GOAL OF THE EXERCISE: Carry on the interview about the history of tourism and passports below, starting right after its last sentence.

SELECTED EXCERPT:
________________

A: ‘Airplane Mode’ is a sort of alternative history of travel. And it’s both a personal history and a cultural history. So what I did was delve a little bit on the history of how tourism came about, how did modern tourism come into existence, but also the history of all these objects that we now associate with tourism, such as passports and guidebooks, and figure out what is their role in history instead of normalising them. Think about the context in which they became so important. Think about the context in which they actually became something that travellers feel that they need to take with them. But it’s also a personal history. So I weave in stories of my own travels in different parts of the world and show how the history of tourism, which is very much connected to the history of colonialism, the history of capitalism, how that history is connected to the way each of us travel in the world. So each of our individual tourist histories is very deeply linked to the larger colonialist, capitalist history of travel.
Q: When we want to travel from the Global South, as it’s called today, to other parts of the world, the amount of paperwork makes you think twice about it.
A: As Indians, we have been dealing with ‘passportism’ for all our lives. Anyone who wanted to travel abroad, whether it was for tourism, whether it was for a conference, student visa, has had to stand in long visa lines or submit reams and reams of paperwork. And so when Indian readers talk to me about the book, they’re like, ‘my God, passportism, I needed that word’. Whereas when readers from the UK and the US talk about the book, passportism has registered for the first time in their experience. So it’s really interesting to see how people from the Global South have this very visceral response to having passportism named for them and delving into the history of passportism. So that’s been a really interesting aspect of just having the book come out in two very different places with two very different positions.
Q: And forget just having access to the passport, but also the privileges that a certain kind of passport gives you or the kind of visas that get stamped on it.
A: It just defies my imagination that prior to sometime in the 19th century, passports were not even really used that much. And now they have this chokehold over the way we travel. So it’s impossible to think of traveling without a passport internationally. And it’s become not just a travel document, but also a way to show our national affiliation. And the nation-state itself is such a modern invention. And the passport has become this tool by which the nation-state has extended its surveillance and extended its control over how we live, how we present ourselves, who we are, all the identity markers in our passport.
Passports were mostly used as internal documents prior to the 19th century. Many medieval European countries had some forms of passports, but they were used to prevent mostly poor people from travelling to the cities and becoming a burden on cities, city govts, or becoming a burden on parishes in richer villages. And so the Europeans were able to take that system and apply that to around the world, thanks to colonialism. So this tool that was used to prevent peasants from moving to Paris has ultimately become the way people from the Third World are told to stay in their lane and stay in their countries and not have too many dreams.

________________

DATA EXTRACT:
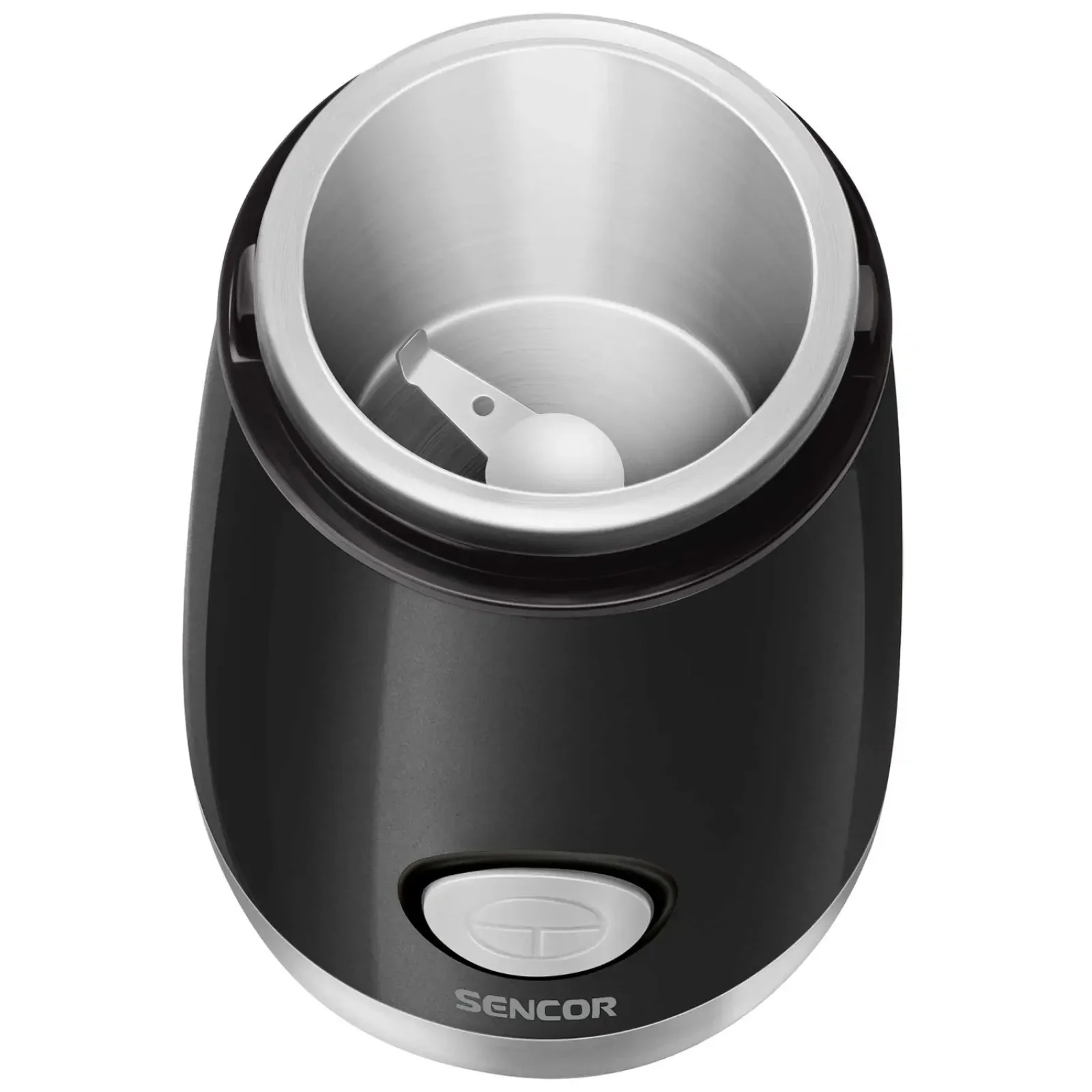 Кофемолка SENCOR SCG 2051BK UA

________________

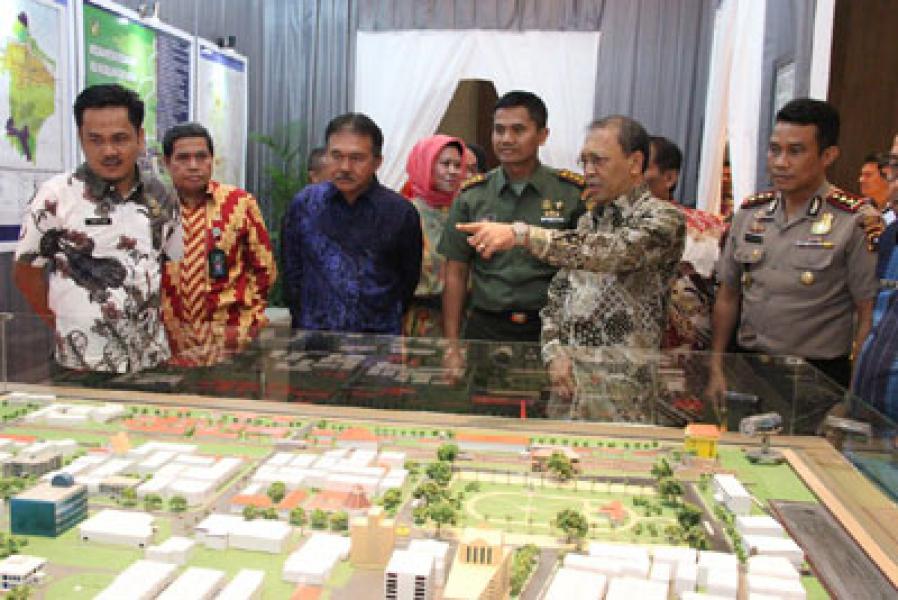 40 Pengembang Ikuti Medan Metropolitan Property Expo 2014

________________

RESULT OF THE EXERCISE:
Q: You say it is a fundamental paradox of visa regimes that the poorer your nation is, the more you have to pay to obtain a visa. And then you talk, you go on further to link it up to the injustice here at the level of human rights.
A: Passports are documents that limit us rather than free us to travel. We often talk about passports as these documents of mobility, like windows to the world or we talk about passport itself as a metaphor of a passport to the world, but they’re actually documents that circumscribe us and that sort of limit our travels.
Q: What was it to write this book from a point of security, I suppose by the fact that now you had an American passport, so you had this perspective on what you’d been through, experienced, but were also able to bring a point of view from being now on the other side of it?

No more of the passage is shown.